The researchers found no significant effect of self monitoring on
blood sugar levels or cases of hypoglycaemia after a year. However, the
patients in the self-monitoring group reported higher levels of
depression and anxiety.
Evidence suggests that some patients find self monitoring
“uncomfortable, intrusive and unpleasant”. And the researchers suggest
that the negative feelings reported in the study might be due to the
enforced discipline of regular monitoring without any obvious benefit,
rather than due to “feelings of powerlessness in the face of high blood
glucose readings.”
Self monitoring of blood glucose is the largest single management
cost associated with implementing more intensive blood glucose control
in the UK, with costs of providing test strips increasing from £85m to
£118m between 2001 and 2003. Thus, it is important to establish if self
monitoring represents a cost effective use of resources that could
otherwise be used to finance other aspects of diabetes care.

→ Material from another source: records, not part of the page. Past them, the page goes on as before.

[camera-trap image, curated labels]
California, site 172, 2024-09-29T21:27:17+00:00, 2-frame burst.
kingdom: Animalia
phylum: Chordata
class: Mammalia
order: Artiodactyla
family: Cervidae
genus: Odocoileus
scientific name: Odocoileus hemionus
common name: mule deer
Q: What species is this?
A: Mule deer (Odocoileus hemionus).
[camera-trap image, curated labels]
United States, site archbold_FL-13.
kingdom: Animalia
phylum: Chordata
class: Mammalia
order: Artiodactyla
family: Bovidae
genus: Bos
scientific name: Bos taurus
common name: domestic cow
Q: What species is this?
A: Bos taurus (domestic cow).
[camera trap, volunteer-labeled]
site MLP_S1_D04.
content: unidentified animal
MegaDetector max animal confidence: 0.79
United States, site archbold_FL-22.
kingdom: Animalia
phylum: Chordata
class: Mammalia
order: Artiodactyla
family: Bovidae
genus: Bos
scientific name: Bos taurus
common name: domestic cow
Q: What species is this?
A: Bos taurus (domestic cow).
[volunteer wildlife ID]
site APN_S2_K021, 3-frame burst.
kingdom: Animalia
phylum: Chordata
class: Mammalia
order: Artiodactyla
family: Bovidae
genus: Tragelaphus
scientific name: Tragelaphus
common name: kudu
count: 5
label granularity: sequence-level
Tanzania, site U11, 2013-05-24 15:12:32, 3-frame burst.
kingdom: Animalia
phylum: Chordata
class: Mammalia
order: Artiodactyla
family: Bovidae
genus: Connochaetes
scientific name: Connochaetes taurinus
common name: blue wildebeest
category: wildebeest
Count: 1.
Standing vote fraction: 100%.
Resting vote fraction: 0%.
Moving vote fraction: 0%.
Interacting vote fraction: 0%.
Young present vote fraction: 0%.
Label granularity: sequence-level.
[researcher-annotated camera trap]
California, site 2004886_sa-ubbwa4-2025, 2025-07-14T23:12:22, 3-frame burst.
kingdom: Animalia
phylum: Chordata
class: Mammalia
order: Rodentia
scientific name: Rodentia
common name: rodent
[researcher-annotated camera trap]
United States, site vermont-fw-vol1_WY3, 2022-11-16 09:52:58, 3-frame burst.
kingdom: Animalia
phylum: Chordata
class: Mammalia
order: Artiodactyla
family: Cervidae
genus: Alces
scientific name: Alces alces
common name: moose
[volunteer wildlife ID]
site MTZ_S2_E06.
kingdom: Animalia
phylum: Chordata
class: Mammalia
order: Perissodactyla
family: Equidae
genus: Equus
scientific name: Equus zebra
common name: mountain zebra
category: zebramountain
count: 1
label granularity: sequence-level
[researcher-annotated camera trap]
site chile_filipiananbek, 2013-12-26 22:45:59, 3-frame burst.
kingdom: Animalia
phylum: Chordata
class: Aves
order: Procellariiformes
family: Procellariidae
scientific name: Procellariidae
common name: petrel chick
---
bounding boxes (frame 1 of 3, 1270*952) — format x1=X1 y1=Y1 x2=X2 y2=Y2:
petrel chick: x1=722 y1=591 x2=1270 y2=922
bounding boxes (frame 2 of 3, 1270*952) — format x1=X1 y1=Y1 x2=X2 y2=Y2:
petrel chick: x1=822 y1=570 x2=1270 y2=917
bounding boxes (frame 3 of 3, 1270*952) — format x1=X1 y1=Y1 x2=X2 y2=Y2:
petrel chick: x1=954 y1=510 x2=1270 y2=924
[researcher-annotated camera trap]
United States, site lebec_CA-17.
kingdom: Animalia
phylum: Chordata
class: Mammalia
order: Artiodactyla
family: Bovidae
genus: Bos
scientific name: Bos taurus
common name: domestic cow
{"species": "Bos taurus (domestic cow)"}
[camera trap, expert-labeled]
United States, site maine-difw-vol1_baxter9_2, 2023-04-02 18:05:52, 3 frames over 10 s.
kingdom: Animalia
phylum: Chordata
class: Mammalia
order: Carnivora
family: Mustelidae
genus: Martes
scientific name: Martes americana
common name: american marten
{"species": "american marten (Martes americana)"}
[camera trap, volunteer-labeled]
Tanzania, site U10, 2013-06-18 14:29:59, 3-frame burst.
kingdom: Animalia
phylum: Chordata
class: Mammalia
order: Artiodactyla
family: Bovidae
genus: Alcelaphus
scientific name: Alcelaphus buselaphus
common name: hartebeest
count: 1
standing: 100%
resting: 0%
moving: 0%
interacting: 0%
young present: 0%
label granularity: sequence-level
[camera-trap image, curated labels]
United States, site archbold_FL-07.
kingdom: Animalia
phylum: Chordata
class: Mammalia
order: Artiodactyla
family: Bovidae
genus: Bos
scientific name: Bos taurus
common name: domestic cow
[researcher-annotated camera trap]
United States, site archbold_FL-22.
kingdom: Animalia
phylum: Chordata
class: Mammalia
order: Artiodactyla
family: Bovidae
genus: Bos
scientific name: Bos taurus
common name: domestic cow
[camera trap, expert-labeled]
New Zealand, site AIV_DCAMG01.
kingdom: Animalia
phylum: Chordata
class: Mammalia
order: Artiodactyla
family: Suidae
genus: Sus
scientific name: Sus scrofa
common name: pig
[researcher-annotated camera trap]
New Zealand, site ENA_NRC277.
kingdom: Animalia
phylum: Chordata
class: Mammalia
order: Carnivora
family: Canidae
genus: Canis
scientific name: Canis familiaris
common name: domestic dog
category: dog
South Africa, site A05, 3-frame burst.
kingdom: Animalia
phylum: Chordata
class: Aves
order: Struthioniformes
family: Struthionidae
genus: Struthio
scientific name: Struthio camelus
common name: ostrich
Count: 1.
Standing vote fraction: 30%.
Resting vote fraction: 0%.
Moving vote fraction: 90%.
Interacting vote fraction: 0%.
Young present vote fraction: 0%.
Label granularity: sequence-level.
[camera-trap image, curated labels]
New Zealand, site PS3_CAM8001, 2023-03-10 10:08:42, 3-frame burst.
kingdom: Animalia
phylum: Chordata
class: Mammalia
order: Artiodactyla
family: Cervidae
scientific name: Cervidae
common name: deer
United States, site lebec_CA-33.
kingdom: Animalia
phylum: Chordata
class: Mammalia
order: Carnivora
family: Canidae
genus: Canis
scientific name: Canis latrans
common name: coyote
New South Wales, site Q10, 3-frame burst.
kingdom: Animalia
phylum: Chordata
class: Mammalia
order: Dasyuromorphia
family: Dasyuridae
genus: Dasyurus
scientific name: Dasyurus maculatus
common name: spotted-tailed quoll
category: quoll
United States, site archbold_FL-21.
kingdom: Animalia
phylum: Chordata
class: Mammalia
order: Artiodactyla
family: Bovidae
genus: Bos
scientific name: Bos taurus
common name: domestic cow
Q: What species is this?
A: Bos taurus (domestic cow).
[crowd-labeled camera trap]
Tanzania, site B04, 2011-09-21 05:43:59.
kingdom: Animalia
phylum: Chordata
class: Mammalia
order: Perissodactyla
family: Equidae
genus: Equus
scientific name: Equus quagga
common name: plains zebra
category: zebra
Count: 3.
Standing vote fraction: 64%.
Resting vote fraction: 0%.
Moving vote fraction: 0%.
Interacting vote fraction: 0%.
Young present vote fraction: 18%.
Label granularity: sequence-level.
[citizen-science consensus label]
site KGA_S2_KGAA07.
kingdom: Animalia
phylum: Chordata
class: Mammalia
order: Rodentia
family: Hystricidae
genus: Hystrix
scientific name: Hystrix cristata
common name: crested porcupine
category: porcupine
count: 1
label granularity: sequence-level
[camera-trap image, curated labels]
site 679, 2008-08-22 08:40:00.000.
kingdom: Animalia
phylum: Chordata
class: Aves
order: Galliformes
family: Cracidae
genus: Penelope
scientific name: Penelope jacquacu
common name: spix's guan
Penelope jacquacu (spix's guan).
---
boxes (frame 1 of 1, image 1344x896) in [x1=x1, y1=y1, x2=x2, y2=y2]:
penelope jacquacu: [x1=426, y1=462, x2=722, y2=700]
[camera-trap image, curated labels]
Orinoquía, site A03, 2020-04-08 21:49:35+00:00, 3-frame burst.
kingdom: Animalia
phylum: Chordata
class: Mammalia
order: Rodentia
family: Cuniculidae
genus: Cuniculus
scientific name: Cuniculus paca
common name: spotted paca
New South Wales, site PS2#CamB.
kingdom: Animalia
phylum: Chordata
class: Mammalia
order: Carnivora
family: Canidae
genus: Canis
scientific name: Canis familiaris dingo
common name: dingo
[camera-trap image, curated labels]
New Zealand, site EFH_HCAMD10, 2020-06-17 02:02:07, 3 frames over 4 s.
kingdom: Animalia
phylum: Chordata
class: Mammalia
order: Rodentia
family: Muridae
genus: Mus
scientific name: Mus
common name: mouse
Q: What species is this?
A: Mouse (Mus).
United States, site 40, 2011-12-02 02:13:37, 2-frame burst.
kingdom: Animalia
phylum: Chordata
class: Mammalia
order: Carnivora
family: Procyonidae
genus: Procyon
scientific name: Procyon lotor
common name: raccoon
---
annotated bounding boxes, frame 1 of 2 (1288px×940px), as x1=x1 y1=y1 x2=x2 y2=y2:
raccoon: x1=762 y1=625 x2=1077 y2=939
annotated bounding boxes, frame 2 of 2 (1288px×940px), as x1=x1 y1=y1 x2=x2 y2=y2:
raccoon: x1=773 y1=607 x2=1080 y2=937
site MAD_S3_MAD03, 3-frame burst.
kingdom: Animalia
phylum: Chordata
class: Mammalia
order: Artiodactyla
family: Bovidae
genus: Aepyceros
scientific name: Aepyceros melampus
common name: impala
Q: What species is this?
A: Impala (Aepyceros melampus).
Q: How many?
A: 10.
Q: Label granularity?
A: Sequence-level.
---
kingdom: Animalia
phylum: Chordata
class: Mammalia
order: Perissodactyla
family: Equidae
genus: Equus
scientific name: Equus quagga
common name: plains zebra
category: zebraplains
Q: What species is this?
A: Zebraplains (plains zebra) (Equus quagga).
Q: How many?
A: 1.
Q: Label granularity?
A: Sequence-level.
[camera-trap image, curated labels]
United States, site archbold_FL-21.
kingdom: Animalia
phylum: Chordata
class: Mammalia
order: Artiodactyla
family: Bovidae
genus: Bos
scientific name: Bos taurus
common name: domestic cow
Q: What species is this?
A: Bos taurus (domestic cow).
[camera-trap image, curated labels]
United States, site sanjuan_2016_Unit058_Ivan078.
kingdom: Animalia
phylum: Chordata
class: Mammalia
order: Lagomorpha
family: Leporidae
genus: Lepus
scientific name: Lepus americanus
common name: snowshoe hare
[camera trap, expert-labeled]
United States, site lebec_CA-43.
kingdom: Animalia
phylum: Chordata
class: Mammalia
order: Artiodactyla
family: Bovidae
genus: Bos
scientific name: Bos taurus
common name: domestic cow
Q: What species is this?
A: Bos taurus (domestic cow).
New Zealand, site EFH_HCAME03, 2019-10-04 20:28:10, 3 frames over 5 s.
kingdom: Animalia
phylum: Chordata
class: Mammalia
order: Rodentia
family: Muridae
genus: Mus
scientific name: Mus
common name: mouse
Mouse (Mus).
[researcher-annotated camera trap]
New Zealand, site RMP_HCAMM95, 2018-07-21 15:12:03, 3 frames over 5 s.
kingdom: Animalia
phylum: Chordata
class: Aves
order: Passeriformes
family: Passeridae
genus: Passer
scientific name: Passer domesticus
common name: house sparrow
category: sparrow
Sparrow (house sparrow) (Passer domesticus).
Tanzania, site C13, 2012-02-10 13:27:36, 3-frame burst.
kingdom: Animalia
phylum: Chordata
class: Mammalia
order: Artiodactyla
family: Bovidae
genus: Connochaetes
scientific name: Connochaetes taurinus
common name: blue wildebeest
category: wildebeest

In a separate study, Dr Judit Simon and colleagues from the
University of Oxford, analysed the cost-effectiveness of helping
patients with non-insulin treated type 2 diabetes self monitor their
blood glucose levels in addition to standardised usual care, using data
from the diabetes glycaemic education and monitoring (DiGEM) trial.
Their analysis confirms that self monitoring of blood glucose is
significantly more expensive than the standardised usual care. They
found that the additional healthcare costs of self monitoring were about
£90 per patient each year. Furthermore, people who self monitored
reported a lower quality of life probably owing to significant increases
in their levels of anxiety and depression.
The authors say that self monitoring in addition to standardised
usual care is unlikely to provide this group of patients with
significant lifetime health benefits or be cost effective for the NHS.
They conclude: “This study therefore provides no convincing evidence for
routinely recommending self monitoring to patients with non-insulin
treated type 2 diabetes.”
In an accompanying editorial, Professor Martin Gulliford argues that
the £100 million that is spent each year on self monitoring for this
group of patients: “Represents a substantial opportunity cost in terms
of alternative interventions that might have improved the health of
people with diabetes…[such as] more effective disease control measures
aimed not at blood glucose but also at blood pressure, cholesterol,
smoking, body weight, and physical activity.”